:: Source text

Staying or Moving When Your Spouse is Deployed

When the service member receives orders to deploy, your first impulse may be to pack up your belongings and move back home to more familiar surroundings, especially if you haven’t been married for long. While there are advantages to being among family and old friends while your spouse is away, there are many benefits to staying in your military community. Before making a decision, it’s important to think through the pros and cons of staying or moving.

Deciding what's right for you

The decision to stay or leave is a personal one that will depend on a number of factors, including the following:

  • Your ties to the community where you live — If you have lived on or near the installation for a while, you've probably developed support systems that can help you while your spouse is away. The people in these communities maybe able to help you with any challenges you encounter during the deployment.
  • Your children — It's easier to pick up and move if you don't have children. But if you have a baby or toddler, you may want to live with relatives who can help you care for them. If your children are older, moving may be disruptive, especially if they are in school and involved with sports, lessons, or other organized activities.
  • Whether you have a place to move to — If you plan to move back in with a parent or other relative, how do they feel about sharing their home with you and perhaps your children? Although moving back home may be done with the best of intentions, it can also create added stress.
  • Your finances — Moving means paying transportation costs for you and your children twice — once when you leave, and again when you return to the installation. You will also have to pay to transport or store your furniture and other possessions.

::::
:: Data provided

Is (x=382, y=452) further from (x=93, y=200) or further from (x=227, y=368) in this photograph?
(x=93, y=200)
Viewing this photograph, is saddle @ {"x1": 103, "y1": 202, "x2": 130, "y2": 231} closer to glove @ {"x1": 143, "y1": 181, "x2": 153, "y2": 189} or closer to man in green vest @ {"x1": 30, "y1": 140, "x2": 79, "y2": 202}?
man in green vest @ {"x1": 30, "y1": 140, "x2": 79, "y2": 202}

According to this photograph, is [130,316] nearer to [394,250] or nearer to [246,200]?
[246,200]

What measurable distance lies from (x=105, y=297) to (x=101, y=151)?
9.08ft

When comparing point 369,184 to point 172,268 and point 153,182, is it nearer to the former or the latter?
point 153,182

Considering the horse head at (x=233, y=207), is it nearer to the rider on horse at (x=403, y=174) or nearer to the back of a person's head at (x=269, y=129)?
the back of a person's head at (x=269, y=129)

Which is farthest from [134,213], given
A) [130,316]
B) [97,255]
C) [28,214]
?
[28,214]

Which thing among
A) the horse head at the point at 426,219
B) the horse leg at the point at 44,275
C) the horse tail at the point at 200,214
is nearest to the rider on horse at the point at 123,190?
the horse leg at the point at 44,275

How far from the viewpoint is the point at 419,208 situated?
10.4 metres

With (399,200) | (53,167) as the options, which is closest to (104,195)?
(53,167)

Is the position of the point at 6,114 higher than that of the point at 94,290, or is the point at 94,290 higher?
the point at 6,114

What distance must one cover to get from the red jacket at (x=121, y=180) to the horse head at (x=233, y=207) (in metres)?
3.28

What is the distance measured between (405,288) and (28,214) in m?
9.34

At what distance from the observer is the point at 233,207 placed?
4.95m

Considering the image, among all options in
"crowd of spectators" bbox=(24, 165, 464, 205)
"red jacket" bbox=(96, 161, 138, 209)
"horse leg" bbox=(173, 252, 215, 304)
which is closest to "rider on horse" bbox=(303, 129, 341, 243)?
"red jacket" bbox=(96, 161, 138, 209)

::::

Required work:
In the text on staying or moving during a deployment:
(a) Who, according to its opening paragraph, may especially feel the urge to move back home?
(b) With what age of child might you want to live with relatives who can help with care?
(c) How many times does moving mean paying transportation costs for you and your children?
The rows are separate material from the text on staying or moving during a deployment.

Response to the task:
(a) Those who haven't been married for long.
(b) A baby or toddler.
(c) Twice: once when you leave and again when you return to the installation.